* **What you should do**: Without altering a single character, set down all of the data below.

* **Records shown**:
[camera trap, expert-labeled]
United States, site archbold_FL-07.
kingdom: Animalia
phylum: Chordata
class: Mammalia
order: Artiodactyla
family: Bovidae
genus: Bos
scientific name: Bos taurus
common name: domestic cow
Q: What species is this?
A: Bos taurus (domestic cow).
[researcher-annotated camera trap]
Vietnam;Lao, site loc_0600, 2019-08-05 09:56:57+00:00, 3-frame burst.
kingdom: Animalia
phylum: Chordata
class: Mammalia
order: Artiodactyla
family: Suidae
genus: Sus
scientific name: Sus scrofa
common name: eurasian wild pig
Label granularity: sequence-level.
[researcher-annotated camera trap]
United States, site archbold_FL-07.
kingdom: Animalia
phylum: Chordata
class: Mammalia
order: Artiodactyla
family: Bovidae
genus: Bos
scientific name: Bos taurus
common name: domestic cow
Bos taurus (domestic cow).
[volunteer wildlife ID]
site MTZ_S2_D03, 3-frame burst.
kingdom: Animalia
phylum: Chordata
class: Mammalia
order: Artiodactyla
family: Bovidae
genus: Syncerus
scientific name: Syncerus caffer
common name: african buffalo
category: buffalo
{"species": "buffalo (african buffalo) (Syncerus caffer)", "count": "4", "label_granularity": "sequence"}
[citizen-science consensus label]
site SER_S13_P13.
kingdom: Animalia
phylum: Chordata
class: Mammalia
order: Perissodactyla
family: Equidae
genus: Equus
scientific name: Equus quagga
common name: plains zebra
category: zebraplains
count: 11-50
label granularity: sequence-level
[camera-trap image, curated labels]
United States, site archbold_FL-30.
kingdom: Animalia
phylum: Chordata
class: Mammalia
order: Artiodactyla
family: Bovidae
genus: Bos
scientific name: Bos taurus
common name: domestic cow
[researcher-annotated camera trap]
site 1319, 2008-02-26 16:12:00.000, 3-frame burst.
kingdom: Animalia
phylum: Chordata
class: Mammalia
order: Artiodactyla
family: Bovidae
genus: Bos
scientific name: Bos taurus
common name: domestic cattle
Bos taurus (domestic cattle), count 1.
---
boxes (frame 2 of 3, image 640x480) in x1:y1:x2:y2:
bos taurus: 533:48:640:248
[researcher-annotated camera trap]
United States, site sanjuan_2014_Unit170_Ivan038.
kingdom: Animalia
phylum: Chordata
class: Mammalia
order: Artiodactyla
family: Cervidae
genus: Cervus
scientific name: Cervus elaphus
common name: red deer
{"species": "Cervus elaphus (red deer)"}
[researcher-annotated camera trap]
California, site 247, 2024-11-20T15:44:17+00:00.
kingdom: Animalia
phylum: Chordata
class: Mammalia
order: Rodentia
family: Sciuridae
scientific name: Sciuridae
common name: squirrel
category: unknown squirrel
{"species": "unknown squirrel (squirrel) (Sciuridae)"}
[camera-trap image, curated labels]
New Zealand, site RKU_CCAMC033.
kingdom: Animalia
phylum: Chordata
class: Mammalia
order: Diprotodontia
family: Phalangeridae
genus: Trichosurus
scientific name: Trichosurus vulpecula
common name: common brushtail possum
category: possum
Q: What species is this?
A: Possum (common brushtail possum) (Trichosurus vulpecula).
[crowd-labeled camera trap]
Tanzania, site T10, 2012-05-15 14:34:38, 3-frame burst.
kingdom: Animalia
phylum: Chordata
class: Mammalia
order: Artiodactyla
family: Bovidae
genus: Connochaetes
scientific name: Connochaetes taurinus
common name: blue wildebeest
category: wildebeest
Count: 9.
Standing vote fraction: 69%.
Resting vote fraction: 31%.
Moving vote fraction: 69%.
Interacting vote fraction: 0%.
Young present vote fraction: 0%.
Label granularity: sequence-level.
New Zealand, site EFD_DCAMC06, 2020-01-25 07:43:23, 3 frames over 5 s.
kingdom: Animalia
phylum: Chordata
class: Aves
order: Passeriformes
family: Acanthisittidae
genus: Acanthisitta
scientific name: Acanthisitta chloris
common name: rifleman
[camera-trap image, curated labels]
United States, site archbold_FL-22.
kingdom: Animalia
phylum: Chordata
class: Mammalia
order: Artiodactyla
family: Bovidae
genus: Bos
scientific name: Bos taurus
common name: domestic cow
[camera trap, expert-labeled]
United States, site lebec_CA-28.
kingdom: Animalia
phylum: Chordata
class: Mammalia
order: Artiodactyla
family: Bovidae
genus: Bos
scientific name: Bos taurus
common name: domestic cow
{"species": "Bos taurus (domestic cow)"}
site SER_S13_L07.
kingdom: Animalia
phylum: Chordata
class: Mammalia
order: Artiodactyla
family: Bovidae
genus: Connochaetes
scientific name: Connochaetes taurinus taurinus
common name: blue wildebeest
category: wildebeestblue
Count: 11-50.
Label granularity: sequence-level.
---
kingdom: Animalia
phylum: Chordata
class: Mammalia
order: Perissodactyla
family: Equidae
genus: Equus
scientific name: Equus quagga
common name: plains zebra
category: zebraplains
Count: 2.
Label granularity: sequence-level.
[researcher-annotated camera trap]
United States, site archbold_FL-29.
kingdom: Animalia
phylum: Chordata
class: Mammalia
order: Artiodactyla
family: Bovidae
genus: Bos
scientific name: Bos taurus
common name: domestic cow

* **Solution to this task**:
[camera trap, expert-labeled]
United States, site archbold_FL-07.
kingdom: Animalia
phylum: Chordata
class: Mammalia
order: Artiodactyla
family: Bovidae
genus: Bos
scientific name: Bos taurus
common name: domestic cow
Q: What species is this?
A: Bos taurus (domestic cow).
[researcher-annotated camera trap]
Vietnam;Lao, site loc_0600, 2019-08-05 09:56:57+00:00, 3-frame burst.
kingdom: Animalia
phylum: Chordata
class: Mammalia
order: Artiodactyla
family: Suidae
genus: Sus
scientific name: Sus scrofa
common name: eurasian wild pig
Label granularity: sequence-level.
[researcher-annotated camera trap]
United States, site archbold_FL-07.
kingdom: Animalia
phylum: Chordata
class: Mammalia
order: Artiodactyla
family: Bovidae
genus: Bos
scientific name: Bos taurus
common name: domestic cow
Bos taurus (domestic cow).
[volunteer wildlife ID]
site MTZ_S2_D03, 3-frame burst.
kingdom: Animalia
phylum: Chordata
class: Mammalia
order: Artiodactyla
family: Bovidae
genus: Syncerus
scientific name: Syncerus caffer
common name: african buffalo
category: buffalo
{"species": "buffalo (african buffalo) (Syncerus caffer)", "count": "4", "label_granularity": "sequence"}
[citizen-science consensus label]
site SER_S13_P13.
kingdom: Animalia
phylum: Chordata
class: Mammalia
order: Perissodactyla
family: Equidae
genus: Equus
scientific name: Equus quagga
common name: plains zebra
category: zebraplains
count: 11-50
label granularity: sequence-level
[camera-trap image, curated labels]
United States, site archbold_FL-30.
kingdom: Animalia
phylum: Chordata
class: Mammalia
order: Artiodactyla
family: Bovidae
genus: Bos
scientific name: Bos taurus
common name: domestic cow
[researcher-annotated camera trap]
site 1319, 2008-02-26 16:12:00.000, 3-frame burst.
kingdom: Animalia
phylum: Chordata
class: Mammalia
order: Artiodactyla
family: Bovidae
genus: Bos
scientific name: Bos taurus
common name: domestic cattle
Bos taurus (domestic cattle), count 1.
---
boxes (frame 2 of 3, image 640x480) in x1:y1:x2:y2:
bos taurus: 533:48:640:248
[researcher-annotated camera trap]
United States, site sanjuan_2014_Unit170_Ivan038.
kingdom: Animalia
phylum: Chordata
class: Mammalia
order: Artiodactyla
family: Cervidae
genus: Cervus
scientific name: Cervus elaphus
common name: red deer
{"species": "Cervus elaphus (red deer)"}
[researcher-annotated camera trap]
California, site 247, 2024-11-20T15:44:17+00:00.
kingdom: Animalia
phylum: Chordata
class: Mammalia
order: Rodentia
family: Sciuridae
scientific name: Sciuridae
common name: squirrel
category: unknown squirrel
{"species": "unknown squirrel (squirrel) (Sciuridae)"}
[camera-trap image, curated labels]
New Zealand, site RKU_CCAMC033.
kingdom: Animalia
phylum: Chordata
class: Mammalia
order: Diprotodontia
family: Phalangeridae
genus: Trichosurus
scientific name: Trichosurus vulpecula
common name: common brushtail possum
category: possum
Q: What species is this?
A: Possum (common brushtail possum) (Trichosurus vulpecula).
[crowd-labeled camera trap]
Tanzania, site T10, 2012-05-15 14:34:38, 3-frame burst.
kingdom: Animalia
phylum: Chordata
class: Mammalia
order: Artiodactyla
family: Bovidae
genus: Connochaetes
scientific name: Connochaetes taurinus
common name: blue wildebeest
category: wildebeest
Count: 9.
Standing vote fraction: 69%.
Resting vote fraction: 31%.
Moving vote fraction: 69%.
Interacting vote fraction: 0%.
Young present vote fraction: 0%.
Label granularity: sequence-level.
New Zealand, site EFD_DCAMC06, 2020-01-25 07:43:23, 3 frames over 5 s.
kingdom: Animalia
phylum: Chordata
class: Aves
order: Passeriformes
family: Acanthisittidae
genus: Acanthisitta
scientific name: Acanthisitta chloris
common name: rifleman
[camera-trap image, curated labels]
United States, site archbold_FL-22.
kingdom: Animalia
phylum: Chordata
class: Mammalia
order: Artiodactyla
family: Bovidae
genus: Bos
scientific name: Bos taurus
common name: domestic cow
[camera trap, expert-labeled]
United States, site lebec_CA-28.
kingdom: Animalia
phylum: Chordata
class: Mammalia
order: Artiodactyla
family: Bovidae
genus: Bos
scientific name: Bos taurus
common name: domestic cow
{"species": "Bos taurus (domestic cow)"}
site SER_S13_L07.
kingdom: Animalia
phylum: Chordata
class: Mammalia
order: Artiodactyla
family: Bovidae
genus: Connochaetes
scientific name: Connochaetes taurinus taurinus
common name: blue wildebeest
category: wildebeestblue
Count: 11-50.
Label granularity: sequence-level.
---
kingdom: Animalia
phylum: Chordata
class: Mammalia
order: Perissodactyla
family: Equidae
genus: Equus
scientific name: Equus quagga
common name: plains zebra
category: zebraplains
Count: 2.
Label granularity: sequence-level.
[researcher-annotated camera trap]
United States, site archbold_FL-29.
kingdom: Animalia
phylum: Chordata
class: Mammalia
order: Artiodactyla
family: Bovidae
genus: Bos
scientific name: Bos taurus
common name: domestic cow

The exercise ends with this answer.